## begin TASK INPUT
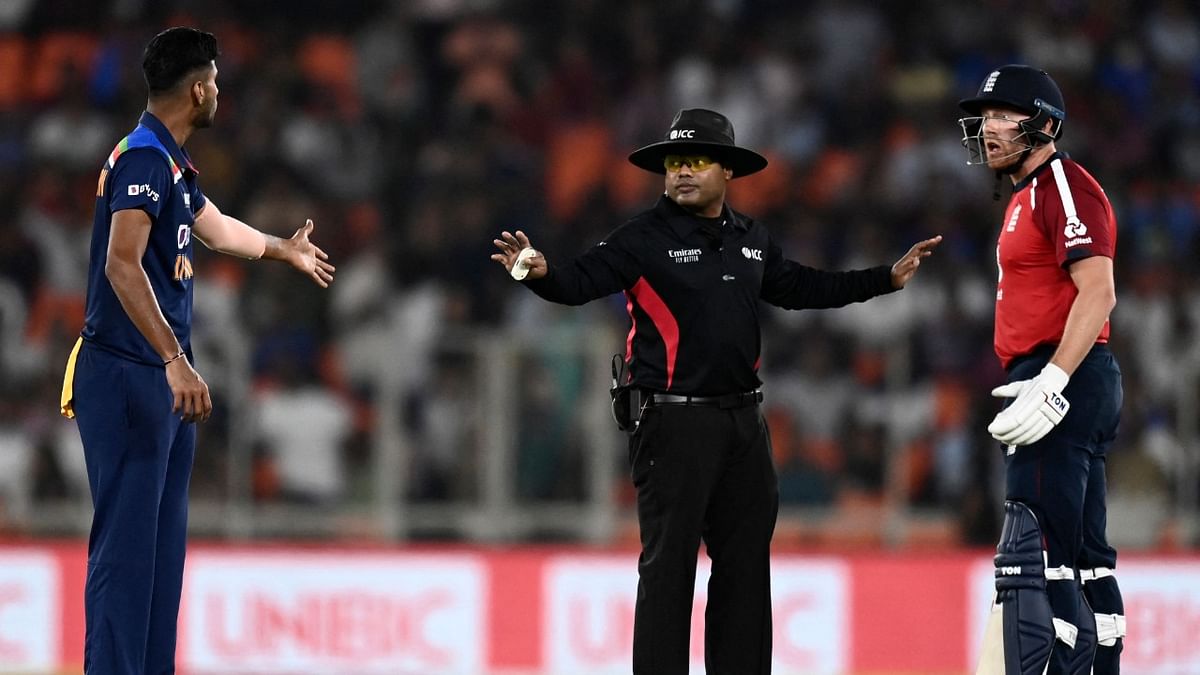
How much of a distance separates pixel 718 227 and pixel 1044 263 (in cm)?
121

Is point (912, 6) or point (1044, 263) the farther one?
point (912, 6)

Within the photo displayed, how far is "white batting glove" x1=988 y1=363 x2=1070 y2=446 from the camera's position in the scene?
6.28 meters

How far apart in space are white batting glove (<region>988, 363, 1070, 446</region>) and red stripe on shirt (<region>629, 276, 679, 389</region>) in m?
1.20

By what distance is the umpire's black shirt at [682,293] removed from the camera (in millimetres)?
6793

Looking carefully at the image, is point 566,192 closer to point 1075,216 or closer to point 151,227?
point 1075,216

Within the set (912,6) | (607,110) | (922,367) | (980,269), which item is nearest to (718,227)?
(922,367)

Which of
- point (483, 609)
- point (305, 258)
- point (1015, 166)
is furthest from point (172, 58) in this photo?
point (483, 609)

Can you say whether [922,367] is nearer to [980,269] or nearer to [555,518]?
[980,269]

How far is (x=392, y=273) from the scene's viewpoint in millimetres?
13750

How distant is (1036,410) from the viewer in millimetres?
6277

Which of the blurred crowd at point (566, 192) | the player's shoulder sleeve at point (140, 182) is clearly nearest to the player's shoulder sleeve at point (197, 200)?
the player's shoulder sleeve at point (140, 182)

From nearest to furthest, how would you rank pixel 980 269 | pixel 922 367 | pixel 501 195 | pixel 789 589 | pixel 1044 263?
pixel 1044 263 → pixel 789 589 → pixel 922 367 → pixel 980 269 → pixel 501 195

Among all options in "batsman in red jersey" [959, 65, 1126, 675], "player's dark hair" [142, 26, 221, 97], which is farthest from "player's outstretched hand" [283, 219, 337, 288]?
"batsman in red jersey" [959, 65, 1126, 675]

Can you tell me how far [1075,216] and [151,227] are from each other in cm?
317
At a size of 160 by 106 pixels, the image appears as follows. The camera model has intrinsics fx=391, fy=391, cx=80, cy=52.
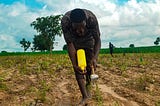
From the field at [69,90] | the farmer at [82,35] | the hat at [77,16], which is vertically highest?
the hat at [77,16]

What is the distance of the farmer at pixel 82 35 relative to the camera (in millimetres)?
5750

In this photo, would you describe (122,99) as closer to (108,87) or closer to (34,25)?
(108,87)

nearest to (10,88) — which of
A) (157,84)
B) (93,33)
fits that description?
(93,33)

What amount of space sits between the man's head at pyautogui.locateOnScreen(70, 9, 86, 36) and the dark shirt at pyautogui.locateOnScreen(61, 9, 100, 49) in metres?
0.24

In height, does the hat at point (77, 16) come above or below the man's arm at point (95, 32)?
above

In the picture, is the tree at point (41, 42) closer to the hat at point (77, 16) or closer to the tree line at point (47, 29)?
the tree line at point (47, 29)

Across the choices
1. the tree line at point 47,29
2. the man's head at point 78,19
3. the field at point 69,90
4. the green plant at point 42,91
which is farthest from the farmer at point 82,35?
the tree line at point 47,29

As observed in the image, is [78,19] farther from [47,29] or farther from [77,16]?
[47,29]

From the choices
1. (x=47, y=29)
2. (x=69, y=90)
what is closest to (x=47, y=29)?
(x=47, y=29)

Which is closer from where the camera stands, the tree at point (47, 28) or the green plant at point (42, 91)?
the green plant at point (42, 91)

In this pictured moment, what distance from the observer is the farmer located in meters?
5.75

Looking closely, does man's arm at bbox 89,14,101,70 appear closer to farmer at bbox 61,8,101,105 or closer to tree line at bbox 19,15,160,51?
farmer at bbox 61,8,101,105

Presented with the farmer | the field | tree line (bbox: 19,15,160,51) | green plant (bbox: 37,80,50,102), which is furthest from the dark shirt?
tree line (bbox: 19,15,160,51)

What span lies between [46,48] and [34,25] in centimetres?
449
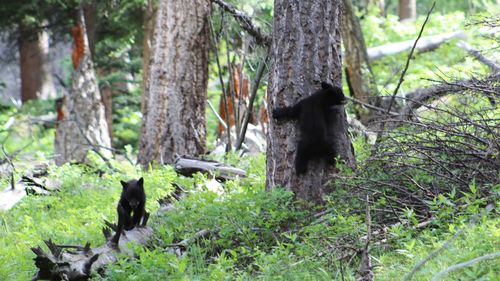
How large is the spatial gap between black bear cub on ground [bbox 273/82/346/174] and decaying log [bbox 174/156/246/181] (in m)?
2.50

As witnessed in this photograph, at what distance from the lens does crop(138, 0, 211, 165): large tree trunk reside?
14539mm

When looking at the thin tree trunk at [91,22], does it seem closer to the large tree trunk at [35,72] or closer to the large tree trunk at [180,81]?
the large tree trunk at [180,81]

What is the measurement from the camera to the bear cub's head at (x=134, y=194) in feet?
31.2

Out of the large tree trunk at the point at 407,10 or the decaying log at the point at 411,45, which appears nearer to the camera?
the decaying log at the point at 411,45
## end TASK INPUT
• CHALLENGE
Can you render the stretch from the line containing "What is the measurement" through the end of the items as a Markdown table with the columns Row and Line, numbering each row and leaving out blank lines?

• RESPONSE
| Row | Line |
|---|---|
| 1 | What is the measurement from the camera to the bear cub's head at (x=134, y=194) in feet? |
| 2 | 31.2 |
| 3 | Out of the large tree trunk at the point at 407,10 or the decaying log at the point at 411,45, which appears nearer to the camera? |
| 4 | the decaying log at the point at 411,45 |